Requirement 1
In the passage about Brodnax, Virginia, what year did the Southern Railway Company start leasing the A&D?
Requirement 2
List every year given in the passage about Brodnax, Virginia.
Requirement 3
From the passage about Brodnax, Virginia, output the text between "The Church Home" and "and Interstate 95.", inclusive.

Source extract
Brodnax, Virginia was a stop on the Atlantic and Danville Railway. Due to Virginia Law, alcoholic spirits could not be sold on the Atlantic and Danville Railway train within two miles of Brodnax in 1896. The Southern Railway Company, which leased the A&D starting in 1899, made significant improvements to the passenger depot in Brodnax in 1904. Today, the Tobacco Heritage Trail runs through the town on the old Atlantic and Danville Railway.

The Church Home for Aged, Infirm and Disabled Colored People was listed on the National Register of Historic Places in 2004.

==Geography==
Brodnax is located on the border of Brunswick and Mecklenburg counties at (36.703422, −78.031570). U.S. Route 58 passes through the town, leading west 6 mi to South Hill and Interstate 85 and east 30 mi to Emporia and Interstate 95.

According to the United States Census Bureau, the town has a total area of 1.84 sqkm, of which 1.83 sqkm is land and 0.02 sqkm, or 0.94%, is water.

Data provided
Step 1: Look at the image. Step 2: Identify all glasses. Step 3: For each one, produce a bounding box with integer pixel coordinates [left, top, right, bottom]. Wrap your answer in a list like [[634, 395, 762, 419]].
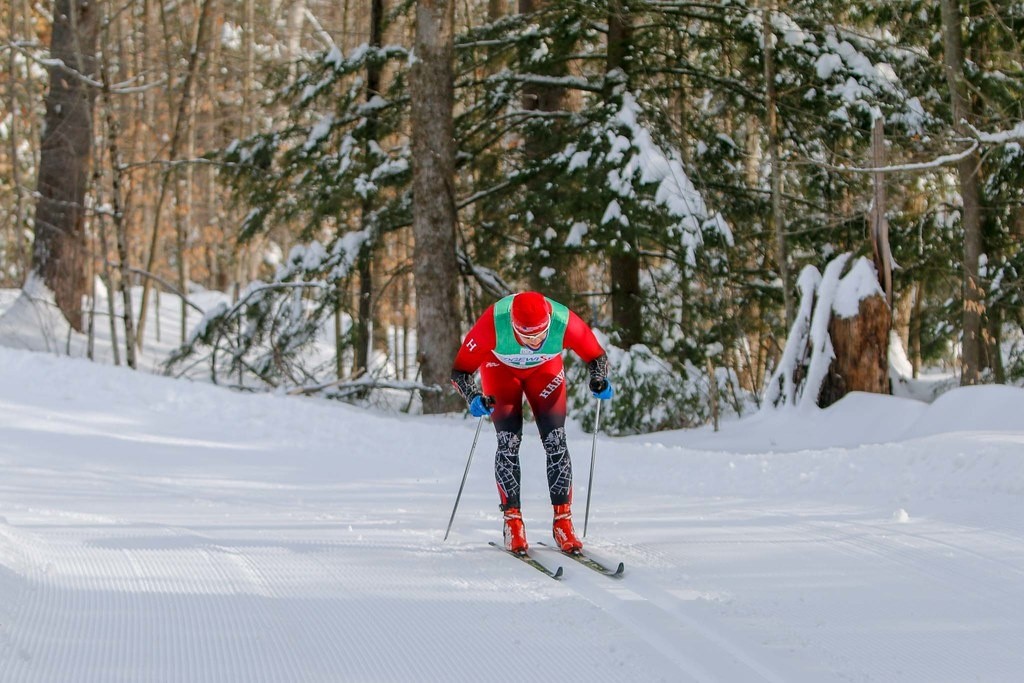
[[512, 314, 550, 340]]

* * *

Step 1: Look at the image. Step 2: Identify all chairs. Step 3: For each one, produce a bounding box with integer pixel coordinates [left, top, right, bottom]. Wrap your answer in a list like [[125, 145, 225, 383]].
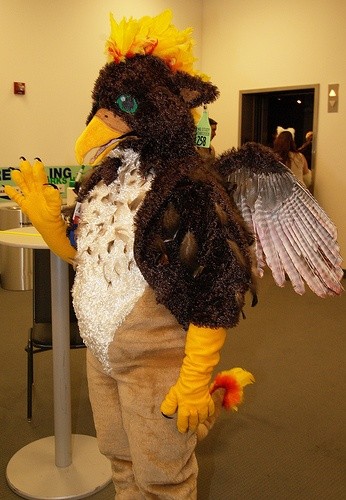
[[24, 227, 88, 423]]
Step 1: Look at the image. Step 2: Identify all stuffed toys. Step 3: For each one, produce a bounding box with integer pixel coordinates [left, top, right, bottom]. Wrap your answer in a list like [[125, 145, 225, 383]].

* * *

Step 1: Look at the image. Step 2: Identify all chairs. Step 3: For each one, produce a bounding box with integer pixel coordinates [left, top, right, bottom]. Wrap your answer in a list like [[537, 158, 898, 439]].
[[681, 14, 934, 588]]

Reply 1
1899

Reply 2
1896, 1899, 1904, 2004

Reply 3
The Church Home for Aged, Infirm and Disabled Colored People was listed on the National Register of Historic Places in 2004.

==Geography==
Brodnax is located on the border of Brunswick and Mecklenburg counties at (36.703422, −78.031570). U.S. Route 58 passes through the town, leading west 6 mi to South Hill and Interstate 85 and east 30 mi to Emporia and Interstate 95.